For me after hearing all that from my grandma there was nothing to say. Grandma true words had broken my heart now for me there was no reason to stay there i just left wedding hall with my back pack and tears and fear of loneliness in eyes. Without even thinking about were i would go from there I just left wedding hall. All i wanted was to be far from them as far as I can go.

While walking on long empty unknown road my phone rung it was Miss Emiko on the call.

“So Casim you left Hun without even informing me was i that unimportant in your life? I know you are not coming back i just wants to say "I Love You" yes i do love you lot i didn’t said it earlier because i didn’t had the courage to say it in front of you”.

“i fell in love with you when you first came to my coffee shop with uncle masood there was this emptiness in your eyes which i fall for then.

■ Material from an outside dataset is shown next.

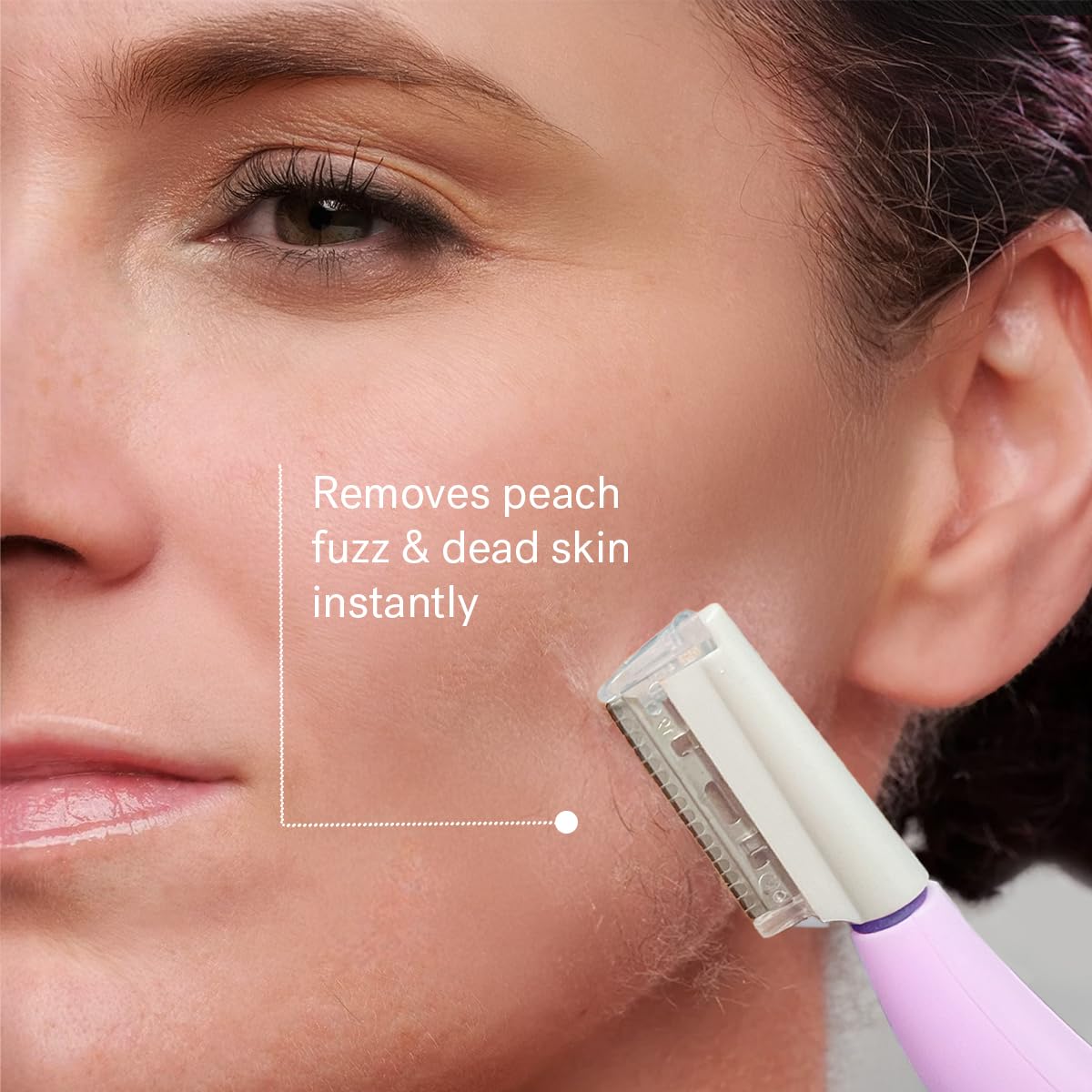 Michael Todd Beauty Sonicsmooth Dermaplane Razor - Women's Face & Eyebrow Trimmer | 8 Weeks of Blades for Smooth Skin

AS time went by i become attracted towards you day by day there was this honesty in your words in your talk i couldn't resist. I know you are so many years younger to me you for sure you will find a beautiful lahori girl of your age in Pakistan but i just couldn’t stop myself from expressing my feelings and love for you.”

“I know its mean nothing now i know you don’t love me i know you r not coming back so i thought i must confess my feelings for you to you. One last time just want to say i love you kisses goodbye Casim i will miss you forever” as she was about to cut the call i spoke.

“Miss Emiko i love you too I do i am coming back people here don’t need me anymore they are happy in their life’s but I do need you and your love” i ended the call saying that.

I knew it was time to go back to live my real dream life with Miss Emiko the girl who had loved me silently from her heart for last couple of years and who was waiting for me.

“Later that night as my flight for Tokyo took off smiling faces of grandma, Sara and Zafar flashed by my eyes as i looked outside plane window with tears in my eyes to see my Lahore for one last time”.